Mr. Monish Panda

Mr. Monish Panda

INTRODUCTION

Growth of entrepreneurship in a country is largely dependent upon its insolvency laws. Insolvency framework of a country must offer rescue procedures for the rehabilitation of a financially distressed company, as a potential insolvency is not always a sign of a death knell. This article examines the insolvency laws of India and UAE, which have been reformed recently by incorporating the internationally recognized best practices within their framework.

Prior to the introduction of Insolvency and Bankruptcy Code, 2016 (“IBC”), India did not have a robust insolvency law to deal with the state of indebtedness of a business enterprises, winding up being the only insolvency procedure available. Historically, the Companies facing financial difficulties would be pushed into liquidation by its Creditors, as there were no provisions related to reorganization. Thus, the earlier laws were neither effective nor efficacious and hence, proved inadequate for resolving corporate insolvency in an effective manner.

In United Arab Emirates (“UAE”), prior to the introduction of the UAE Bankruptcy Law Federal Decree No. 9 of 2016, bankruptcy proceedings were governed under Chapter V of the Federal Law No. 18 of 1993 (Commercial Code). Under the Old regime, bankruptcy could lead to initiation of criminal proceedings, imprisonment, asset stripping, etc. of those who manage the debtor company. Court driven procedures, therefore, were rarely used, companies preferred to settle their claims by resorting to out of court procedures.

◆ **Data lines**:
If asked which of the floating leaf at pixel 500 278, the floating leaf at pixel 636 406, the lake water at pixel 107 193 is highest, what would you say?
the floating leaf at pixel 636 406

◆ **Directives**:
1. Answer these from the article on Indian and UAE insolvency law:
(a) Before the IBC was introduced, what was the only insolvency procedure available in India?
(b) Before Federal Decree No. 9 of 2016, which law governed bankruptcy proceedings in the UAE?
(c) According to the introduction, what must a country's insolvency framework offer?
2. Using the article on Indian and UAE insolvency law, explain in one to three sentences why court-driven bankruptcy procedures were rarely used in the UAE under the old regime.
3. Carry on the article on Indian and UAE insolvency law from its last paragraph.

◆ **The replies**:
1.
(a) Winding up.
(b) Chapter V of the Federal Law No. 18 of 1993 (Commercial Code).
(c) Rescue procedures for the rehabilitation of a financially distressed company.

2. Under the old regime, bankruptcy could lead to criminal proceedings, imprisonment and asset stripping for those who managed the debtor company. Because of these risks, companies preferred to settle their claims through out-of-court procedures.

3.
Coincidentally, both IBC and UAE Bankruptcy Law came into effect in December, 2016. While the objective of both the Codes are similar, the structure and approach for achieving the same differs.

INTRODUCTION OF INSOLVENCY LAW REFORMS: OBJECTIVE

INDIA

The main objective behind introduction of IBC is to provide a single legislation for resolution of insolvency of individuals as well as Corporate Debtors in a time bound manner. It was designed to bring in place the insolvency procedures that strike a balance between the need to address the debtor’s financial difficulty vis-a-vis the interests of the Creditors through collective resolution of all claims against a debtor. It is aimed towards continuance of the business enterprises as going concern, including its business operations during the resolution process to ensure that maximum value is realized through the resolution process.

UAE

In order to decriminalize bankruptcy and remove the impediments to the restructuring of Corporate entities, the UAE Bankruptcy Law was enacted.  It introduced various modern-day reorganization procedures such as preparation of plan for restructuring and priority funding during the restructuring for continued business operations. The Law applies to traders, both Corporate entities and individuals. The new Bankruptcy Law, is not applicable to Dubai International Financial Centre (“DIFC”) and Abu Dhabi Global Market (“ADGM”), which have their own comprehensive Commercial laws.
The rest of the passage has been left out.